おまけに過負荷だ。バリバリの危険思想家、というかそれ以前にそもそも彼女は殺し合いに乗っている。
傷心のめだかとも、いずれ行き遭うかもしれない。
そうなれば、果たしてあの主人公少女は勝てるのか?
七実を破っても自分がいる。
自分がいるなんて言っても、どんなに弱っていたって彼女に勝てるだなんて夢を描けるほど球磨川は理想家ではない。
めだかは勝つだろう。
ひょっとすると七実を破った上で、その上で何の苦もなく自分を蹴散らして、二人の過負荷を見事に無力化してのけるだろう。
――そう。
黒神めだかは必ず勝つ。
『善吉ちゃん、きみはたぶん立派だったんだろう。

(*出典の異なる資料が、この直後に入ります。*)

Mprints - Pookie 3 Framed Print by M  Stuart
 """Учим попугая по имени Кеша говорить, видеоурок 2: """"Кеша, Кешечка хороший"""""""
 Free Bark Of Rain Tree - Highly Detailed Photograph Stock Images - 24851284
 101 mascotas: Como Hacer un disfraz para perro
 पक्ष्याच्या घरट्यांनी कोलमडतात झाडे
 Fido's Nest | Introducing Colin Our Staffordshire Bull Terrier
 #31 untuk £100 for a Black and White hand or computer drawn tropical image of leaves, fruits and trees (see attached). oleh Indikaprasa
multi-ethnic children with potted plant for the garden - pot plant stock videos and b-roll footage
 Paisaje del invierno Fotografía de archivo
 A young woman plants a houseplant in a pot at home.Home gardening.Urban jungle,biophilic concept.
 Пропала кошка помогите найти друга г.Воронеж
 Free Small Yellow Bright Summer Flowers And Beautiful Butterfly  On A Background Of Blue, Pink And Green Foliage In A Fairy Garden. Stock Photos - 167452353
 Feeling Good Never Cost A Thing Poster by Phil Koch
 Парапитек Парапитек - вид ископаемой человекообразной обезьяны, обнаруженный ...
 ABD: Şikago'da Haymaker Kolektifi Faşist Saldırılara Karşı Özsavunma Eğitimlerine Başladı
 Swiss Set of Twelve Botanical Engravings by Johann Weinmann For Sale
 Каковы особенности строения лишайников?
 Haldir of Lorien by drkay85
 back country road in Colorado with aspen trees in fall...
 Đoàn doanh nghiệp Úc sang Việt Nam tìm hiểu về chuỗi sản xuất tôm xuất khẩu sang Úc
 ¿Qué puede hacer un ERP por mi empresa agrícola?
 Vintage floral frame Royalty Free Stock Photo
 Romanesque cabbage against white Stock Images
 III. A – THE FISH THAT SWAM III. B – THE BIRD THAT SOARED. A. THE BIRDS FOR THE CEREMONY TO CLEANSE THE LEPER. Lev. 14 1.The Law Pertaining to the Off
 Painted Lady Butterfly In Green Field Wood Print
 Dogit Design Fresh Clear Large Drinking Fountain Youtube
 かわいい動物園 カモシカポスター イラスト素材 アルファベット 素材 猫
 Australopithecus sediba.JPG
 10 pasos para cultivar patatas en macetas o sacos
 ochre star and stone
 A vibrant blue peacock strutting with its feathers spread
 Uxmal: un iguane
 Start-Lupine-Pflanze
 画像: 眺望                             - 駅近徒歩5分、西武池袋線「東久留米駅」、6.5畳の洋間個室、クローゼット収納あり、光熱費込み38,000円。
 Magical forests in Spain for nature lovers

僕の知らないところでめだかちゃんを支えていたんだろうし、今回惜しくも殺されてしまったことだって、きみのことだから名誉の戦死だったんだろう。僕は信じるよ』
『だから』
『――きみのぶんまで、きみの無念も一心に背負って、だけどきみを誰が殺したのか分からないから――』
――ただし。
『背負ったきみの無念を、たまたま通りかかっためだかちゃんにぶつけてやることにするぜ』
相手よりも圧倒的に深い傷を負いながら。
球磨川禊はなにも負けるために挑むのではない。
生まれついての負け組だからといって、それが一切の勝利欲を有していないかといえば、それは確実にノーである。
彼は証明したいのだ。
負け組でも。
嫌われ者でも。
幸福な連中に足蹴にされる雑魚敵でも。
それでも、幸せな連中に勝てるんだってことを証明したい。
それが球磨川禊の、願いらしい願い。
殺し合いを勝ち抜くなんて手間をかけなくたって、この会場にいる《彼女》と戦うだけで叶えられる願い。
『――――』
何かを思うように虚空を見上げる球磨川。
しかし、彼の物思いに耽る時間は数秒と許されなかった。
「どうやら――わたしは殺されてしまったようですね」
身体を地面に預けたままで、眠っていた筈の七実が言葉を発した。
もう少し眠っているものだと思っていたので、声がかかったことに少しだけ球磨川は驚く様子を示した。
当たり前だが、彼女に傷なんてものはない。
死んだ事実を《なかったこと》にされた彼女は、一度腹を捌かれたなんて嘘のように、そこに存在している。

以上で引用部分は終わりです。